Supplied entries:
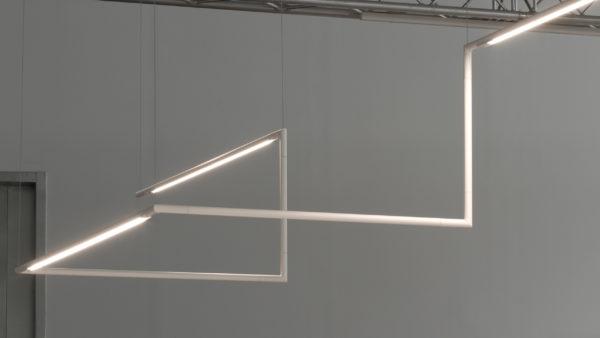 Slim System es un diseño de Josep Lluscà paraFluvia, de formas neutras y geometrías puras. Un sistema suspendido de iluminación general flexible y versátil, ya que sus accesorios permiten un crecimiento vertical; es orientable 330º, ofrece unrendimiento lumínico superior a 80lm/w y control del deslumbramiento.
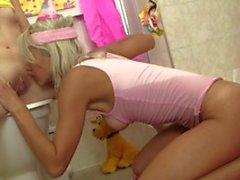 Jovens lésbicas loira e morena tem uma porra de diversão no banheiro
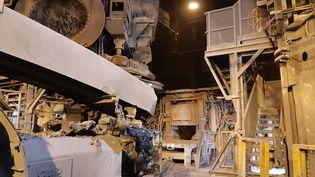 Le four à arc électrique à l'arrêt dans l'usineLME àTrith-Saint-Léger, près de Valenciennes, vendredi 15 octobre. (SARAH LEMOINE / FRANCEINFO / RADIO FRANCE)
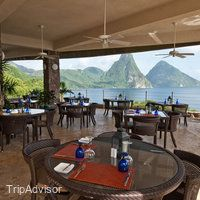 Now $1,480 (Was $̶2̶,̶0̶5̶0̶) on TripAdvisor: Jade Mountain Resort, St. Lucia. See 949 traveler reviews, 2,455 candid photos, and great deals for Jade Mountain Resort, ranked #1 of 11 hotels in St. Lucia and rated 5 of 5 at TripAdvisor.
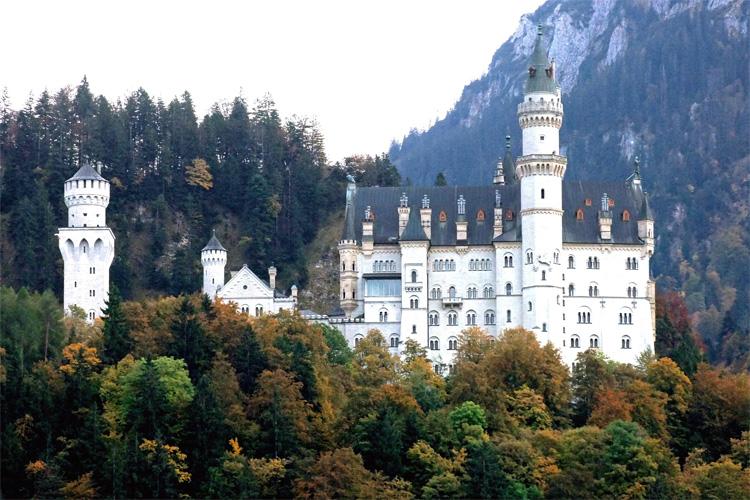 Schloss Neuschwanstein von König Ludwig mit dem Rollstuhl besuchen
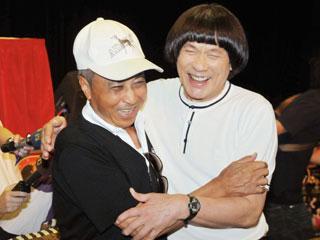 豬哥亮2009年復出時,已故影視大亨楊登魁(左)出面幫他協調擋下所有債務。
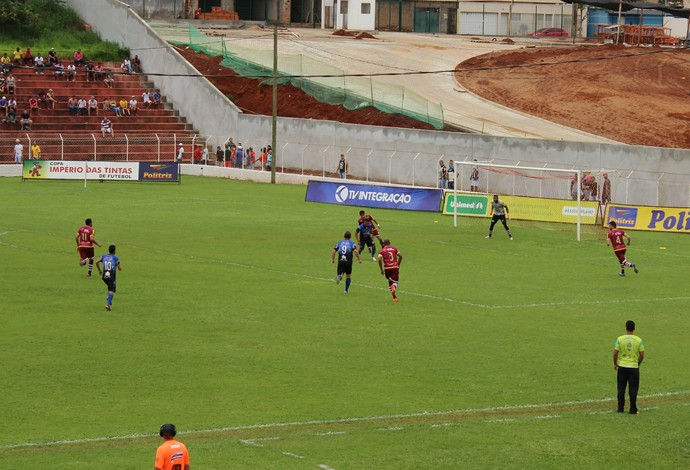 Tabajara X Luizote na semifinal do Campeonato Amador de Uberlândia (Foto: Caroline Aleixo)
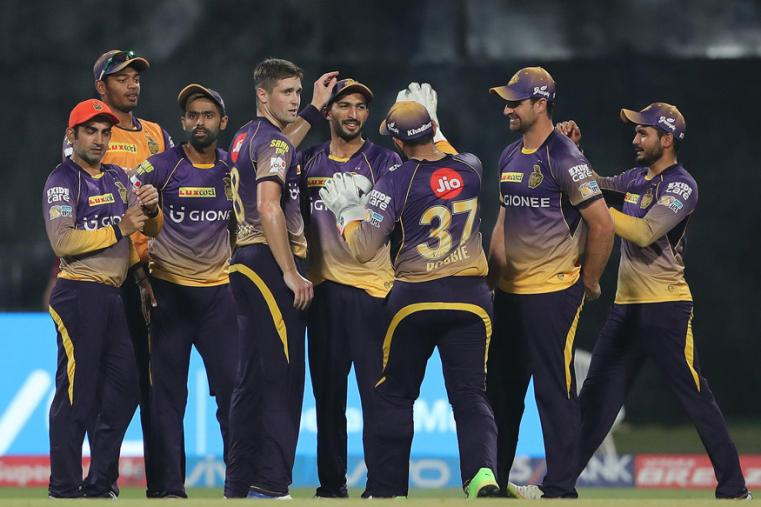 Chris Woakes celebrate with his teammates after taking a wicket against SRH. (BCCI Photo)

Prompt: Return exactly the lines running from the line with "Now $1,480 (Was" through the final line of the listing. Leave the pictures out.

Task result:
 Now $1,480 (Was $̶2̶,̶0̶5̶0̶) on TripAdvisor: Jade Mountain Resort, St. Lucia. See 949 traveler reviews, 2,455 candid photos, and great deals for Jade Mountain Resort, ranked #1 of 11 hotels in St. Lucia and rated 5 of 5 at TripAdvisor.
 Schloss Neuschwanstein von König Ludwig mit dem Rollstuhl besuchen
 豬哥亮2009年復出時,已故影視大亨楊登魁(左)出面幫他協調擋下所有債務。
 Tabajara X Luizote na semifinal do Campeonato Amador de Uberlândia (Foto: Caroline Aleixo)
 Chris Woakes celebrate with his teammates after taking a wicket against SRH. (BCCI Photo)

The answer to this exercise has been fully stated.